Vikas Jha is an Indian journalist and author. He is best known for his fiction and non-fiction works like McCluskieganj: The story of the only Anglo-Indian Village in India which was awarded with the Katha UK Honour at the House of Commons, London. He has also written: Varshavan ki Roopkatha, a novel based on Agumbe village, Bihar: Criminalization of Politics, Satta ke Sutradhar: Azadi ke baad Bharat, Bhog: A novel, and Parichaya Patra: Essays in Bengali.
His upcoming novel is based on Bodhgaya named Gayasursandhan. He is also working on his next book that is based on Goa.

Early life 
Jha was born in village Shrikhandi Bhittha in the Sitamarhi district of Bihar in 1961. He studied M.A. in sociology at Patna University and started his career in journalism in Bihar at the age of 18.

» **EXTRACTED INFORMATION**
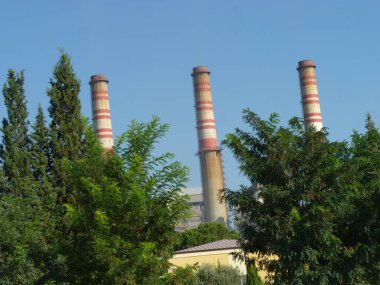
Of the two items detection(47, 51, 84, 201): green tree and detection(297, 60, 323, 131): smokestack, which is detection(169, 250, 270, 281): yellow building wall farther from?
detection(297, 60, 323, 131): smokestack

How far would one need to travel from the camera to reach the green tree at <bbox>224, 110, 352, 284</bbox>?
1723cm

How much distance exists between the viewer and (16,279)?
63.1 ft

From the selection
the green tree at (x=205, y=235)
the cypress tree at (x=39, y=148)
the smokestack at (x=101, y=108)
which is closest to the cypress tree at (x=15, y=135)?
the cypress tree at (x=39, y=148)

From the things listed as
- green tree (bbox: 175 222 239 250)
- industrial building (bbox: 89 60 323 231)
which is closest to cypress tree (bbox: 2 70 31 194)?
green tree (bbox: 175 222 239 250)

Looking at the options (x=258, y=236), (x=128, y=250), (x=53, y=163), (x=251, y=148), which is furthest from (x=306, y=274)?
(x=53, y=163)

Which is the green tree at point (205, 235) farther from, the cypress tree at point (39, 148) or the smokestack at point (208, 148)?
the cypress tree at point (39, 148)

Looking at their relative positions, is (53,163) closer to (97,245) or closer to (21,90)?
(21,90)

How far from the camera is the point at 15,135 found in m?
26.2

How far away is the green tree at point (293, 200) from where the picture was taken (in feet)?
56.5

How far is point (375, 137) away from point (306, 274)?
8.22m

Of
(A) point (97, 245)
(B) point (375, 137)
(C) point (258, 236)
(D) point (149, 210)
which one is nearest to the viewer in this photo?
(A) point (97, 245)

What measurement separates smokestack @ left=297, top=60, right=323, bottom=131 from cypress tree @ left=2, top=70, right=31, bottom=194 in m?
47.2

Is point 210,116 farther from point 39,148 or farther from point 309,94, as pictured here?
point 39,148

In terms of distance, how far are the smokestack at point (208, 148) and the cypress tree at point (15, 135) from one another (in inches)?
1838
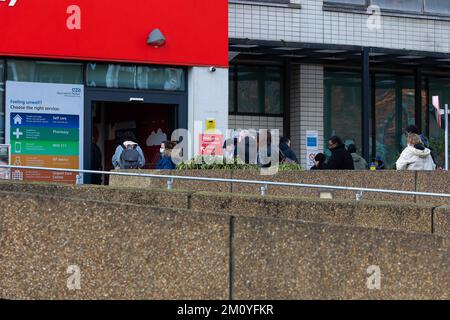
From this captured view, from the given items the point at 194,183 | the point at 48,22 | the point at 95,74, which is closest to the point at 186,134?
the point at 95,74

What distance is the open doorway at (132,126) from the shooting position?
19.2 metres

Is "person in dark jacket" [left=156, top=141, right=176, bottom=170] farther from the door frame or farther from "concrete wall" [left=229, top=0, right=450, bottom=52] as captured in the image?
"concrete wall" [left=229, top=0, right=450, bottom=52]

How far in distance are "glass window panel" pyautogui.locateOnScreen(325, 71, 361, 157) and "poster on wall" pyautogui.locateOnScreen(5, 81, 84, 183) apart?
634 cm

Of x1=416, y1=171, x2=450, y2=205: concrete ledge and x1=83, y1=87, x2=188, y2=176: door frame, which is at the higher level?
x1=83, y1=87, x2=188, y2=176: door frame

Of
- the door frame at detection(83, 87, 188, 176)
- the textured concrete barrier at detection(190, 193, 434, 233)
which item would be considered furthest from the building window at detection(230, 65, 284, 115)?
the textured concrete barrier at detection(190, 193, 434, 233)

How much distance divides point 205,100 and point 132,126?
172 cm

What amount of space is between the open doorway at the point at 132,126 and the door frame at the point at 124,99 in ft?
0.54

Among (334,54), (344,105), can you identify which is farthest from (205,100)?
(344,105)

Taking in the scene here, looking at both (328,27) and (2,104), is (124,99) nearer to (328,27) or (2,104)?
(2,104)

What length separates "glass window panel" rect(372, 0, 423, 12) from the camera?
21.4 metres

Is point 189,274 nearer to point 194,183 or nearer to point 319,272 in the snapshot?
point 319,272

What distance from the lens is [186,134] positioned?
18.8 m

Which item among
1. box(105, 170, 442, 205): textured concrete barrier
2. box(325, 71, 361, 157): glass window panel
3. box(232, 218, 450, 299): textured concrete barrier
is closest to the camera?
box(232, 218, 450, 299): textured concrete barrier
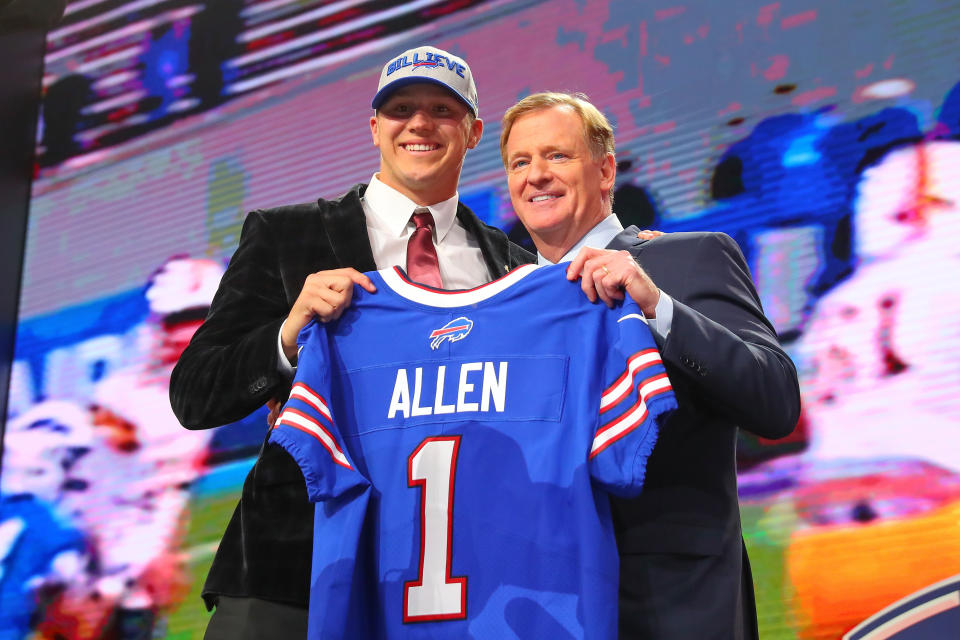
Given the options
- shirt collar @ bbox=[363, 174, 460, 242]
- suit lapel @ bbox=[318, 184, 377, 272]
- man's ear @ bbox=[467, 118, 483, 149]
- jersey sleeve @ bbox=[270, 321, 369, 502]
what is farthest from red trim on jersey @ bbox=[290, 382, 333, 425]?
man's ear @ bbox=[467, 118, 483, 149]

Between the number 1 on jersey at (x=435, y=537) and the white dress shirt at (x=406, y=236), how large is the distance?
51 centimetres

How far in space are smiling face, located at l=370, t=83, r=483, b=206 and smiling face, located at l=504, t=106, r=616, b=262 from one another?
0.59 feet

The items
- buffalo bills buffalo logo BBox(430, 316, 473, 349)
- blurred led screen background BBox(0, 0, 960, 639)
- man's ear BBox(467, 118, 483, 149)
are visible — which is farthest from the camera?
blurred led screen background BBox(0, 0, 960, 639)

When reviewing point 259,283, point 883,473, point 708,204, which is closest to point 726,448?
point 259,283

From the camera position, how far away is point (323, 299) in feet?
4.81

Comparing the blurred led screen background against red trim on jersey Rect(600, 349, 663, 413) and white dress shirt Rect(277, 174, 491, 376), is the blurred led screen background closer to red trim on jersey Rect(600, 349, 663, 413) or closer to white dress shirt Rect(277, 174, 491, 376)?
white dress shirt Rect(277, 174, 491, 376)

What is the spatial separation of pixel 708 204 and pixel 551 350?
160cm

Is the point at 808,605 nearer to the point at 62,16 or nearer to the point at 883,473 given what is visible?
the point at 883,473

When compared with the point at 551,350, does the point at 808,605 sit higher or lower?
lower

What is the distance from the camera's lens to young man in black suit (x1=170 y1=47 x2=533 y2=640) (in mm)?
1521

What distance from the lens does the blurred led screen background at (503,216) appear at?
2.48 meters

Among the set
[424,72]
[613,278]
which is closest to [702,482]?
[613,278]

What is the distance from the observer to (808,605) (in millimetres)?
2447

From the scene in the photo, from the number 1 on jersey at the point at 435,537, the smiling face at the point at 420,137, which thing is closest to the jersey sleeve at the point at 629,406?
the number 1 on jersey at the point at 435,537
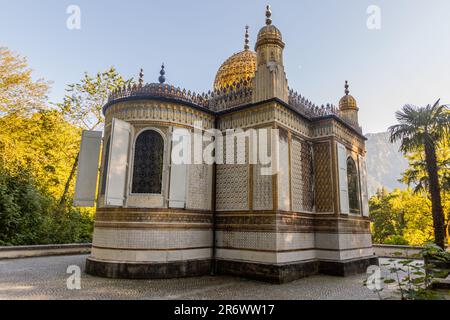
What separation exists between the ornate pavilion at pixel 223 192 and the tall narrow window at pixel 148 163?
3 centimetres

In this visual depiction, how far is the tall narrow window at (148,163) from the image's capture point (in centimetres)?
945

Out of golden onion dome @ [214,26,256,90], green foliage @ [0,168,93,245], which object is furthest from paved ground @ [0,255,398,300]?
golden onion dome @ [214,26,256,90]

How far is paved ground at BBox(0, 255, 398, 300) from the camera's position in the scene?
686cm

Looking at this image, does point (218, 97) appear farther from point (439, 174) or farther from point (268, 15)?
point (439, 174)

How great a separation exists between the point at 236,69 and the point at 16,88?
41.1 feet

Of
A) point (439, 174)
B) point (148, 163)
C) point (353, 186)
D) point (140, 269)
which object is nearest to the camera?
point (140, 269)

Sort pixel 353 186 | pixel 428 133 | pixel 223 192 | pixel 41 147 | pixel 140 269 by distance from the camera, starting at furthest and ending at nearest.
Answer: pixel 41 147 < pixel 428 133 < pixel 353 186 < pixel 223 192 < pixel 140 269

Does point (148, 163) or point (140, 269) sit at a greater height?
point (148, 163)

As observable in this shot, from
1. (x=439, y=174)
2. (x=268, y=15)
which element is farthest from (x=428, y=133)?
(x=268, y=15)

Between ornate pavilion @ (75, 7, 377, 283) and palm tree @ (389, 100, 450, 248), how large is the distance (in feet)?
13.4

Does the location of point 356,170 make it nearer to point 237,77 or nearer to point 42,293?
point 237,77

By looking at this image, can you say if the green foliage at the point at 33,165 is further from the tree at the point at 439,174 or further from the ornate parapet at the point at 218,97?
the tree at the point at 439,174

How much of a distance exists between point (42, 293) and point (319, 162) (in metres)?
9.19

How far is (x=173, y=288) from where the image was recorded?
770 centimetres
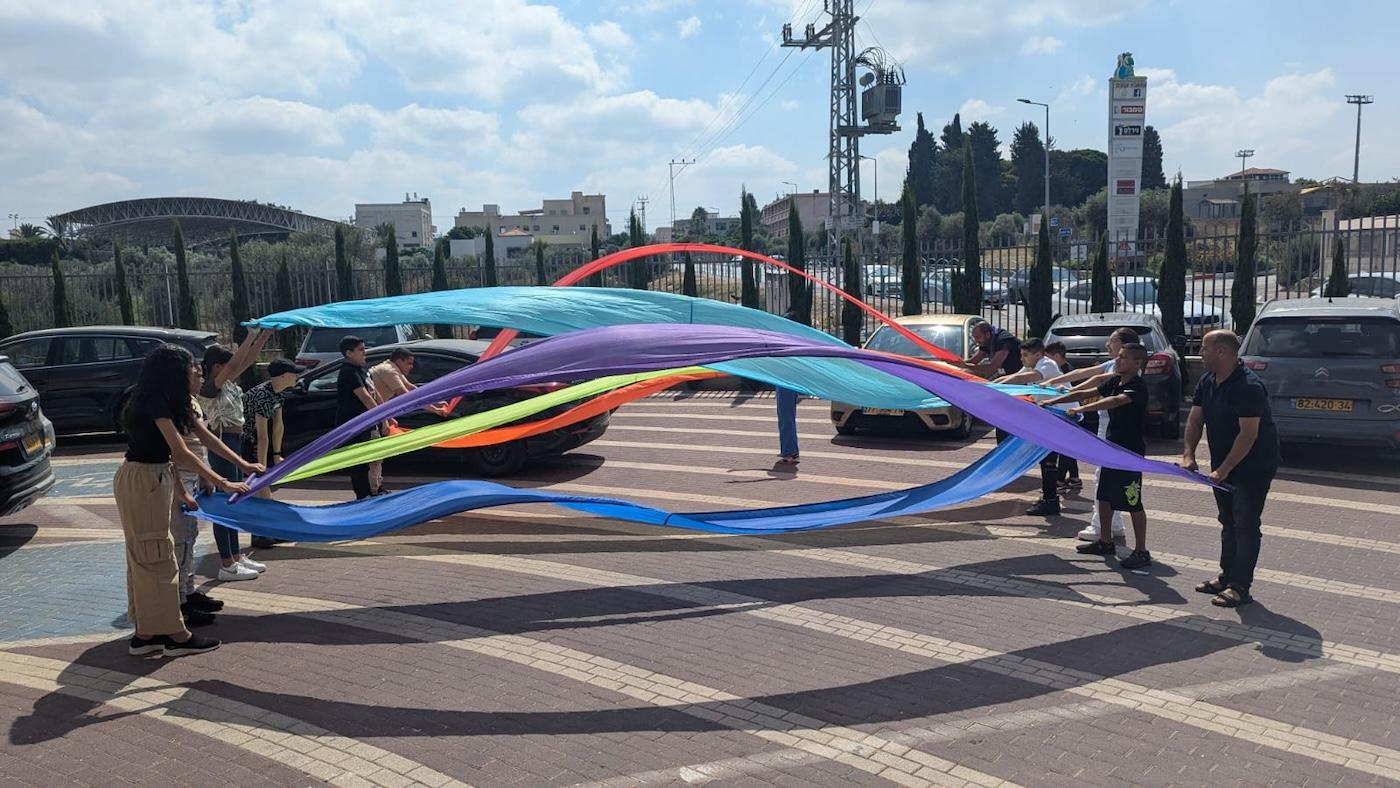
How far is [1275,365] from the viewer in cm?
1071

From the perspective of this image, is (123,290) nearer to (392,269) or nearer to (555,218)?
(392,269)

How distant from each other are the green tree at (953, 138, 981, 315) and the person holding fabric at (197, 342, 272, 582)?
16847 mm

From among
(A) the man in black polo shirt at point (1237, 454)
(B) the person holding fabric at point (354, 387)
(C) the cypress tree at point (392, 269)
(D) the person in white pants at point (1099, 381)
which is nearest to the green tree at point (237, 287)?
(C) the cypress tree at point (392, 269)

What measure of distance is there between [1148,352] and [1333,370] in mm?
2196

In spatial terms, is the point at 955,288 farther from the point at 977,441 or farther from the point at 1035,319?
the point at 977,441

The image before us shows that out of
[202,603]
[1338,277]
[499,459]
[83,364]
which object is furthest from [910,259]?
[202,603]

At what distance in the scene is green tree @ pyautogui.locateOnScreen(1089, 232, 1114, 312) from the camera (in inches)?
746

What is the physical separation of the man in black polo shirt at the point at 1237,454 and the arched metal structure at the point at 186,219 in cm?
7633

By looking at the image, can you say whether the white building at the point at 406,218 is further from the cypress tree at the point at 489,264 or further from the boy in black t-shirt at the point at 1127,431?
the boy in black t-shirt at the point at 1127,431

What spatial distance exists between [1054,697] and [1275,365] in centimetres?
736

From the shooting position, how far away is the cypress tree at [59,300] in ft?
77.3

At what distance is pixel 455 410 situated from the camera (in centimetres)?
1104

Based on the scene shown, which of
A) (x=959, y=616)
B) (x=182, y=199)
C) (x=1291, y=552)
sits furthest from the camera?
(x=182, y=199)

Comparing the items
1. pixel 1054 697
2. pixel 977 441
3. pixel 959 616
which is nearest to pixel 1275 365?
pixel 977 441
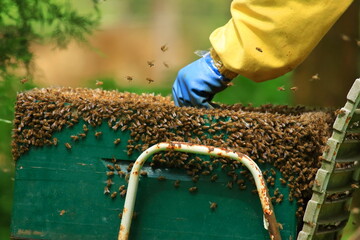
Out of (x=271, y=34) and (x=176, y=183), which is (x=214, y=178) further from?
(x=271, y=34)

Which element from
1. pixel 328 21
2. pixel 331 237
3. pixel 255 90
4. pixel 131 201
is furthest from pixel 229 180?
pixel 255 90

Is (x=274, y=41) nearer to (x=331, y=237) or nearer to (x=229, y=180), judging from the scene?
(x=229, y=180)

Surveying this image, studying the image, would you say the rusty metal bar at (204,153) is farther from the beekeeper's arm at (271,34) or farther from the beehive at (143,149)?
the beekeeper's arm at (271,34)

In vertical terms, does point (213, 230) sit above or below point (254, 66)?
below

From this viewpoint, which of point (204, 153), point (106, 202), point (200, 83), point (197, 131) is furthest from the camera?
point (200, 83)

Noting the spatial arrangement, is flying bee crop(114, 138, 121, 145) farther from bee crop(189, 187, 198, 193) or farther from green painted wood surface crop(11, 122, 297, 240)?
bee crop(189, 187, 198, 193)

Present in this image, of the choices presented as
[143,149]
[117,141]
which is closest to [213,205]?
[143,149]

» **EXERCISE**
Duplicate the part of the Vikas Jha passage above from "His upcoming novel" to "the age of 18.", word for word.

» **COMPLETE ANSWER**
His upcoming novel is based on Bodhgaya named Gayasursandhan. He is also working on his next book that is based on Goa.

Early life 
Jha was born in village Shrikhandi Bhittha in the Sitamarhi district of Bihar in 1961. He studied M.A. in sociology at Patna University and started his career in journalism in Bihar at the age of 18.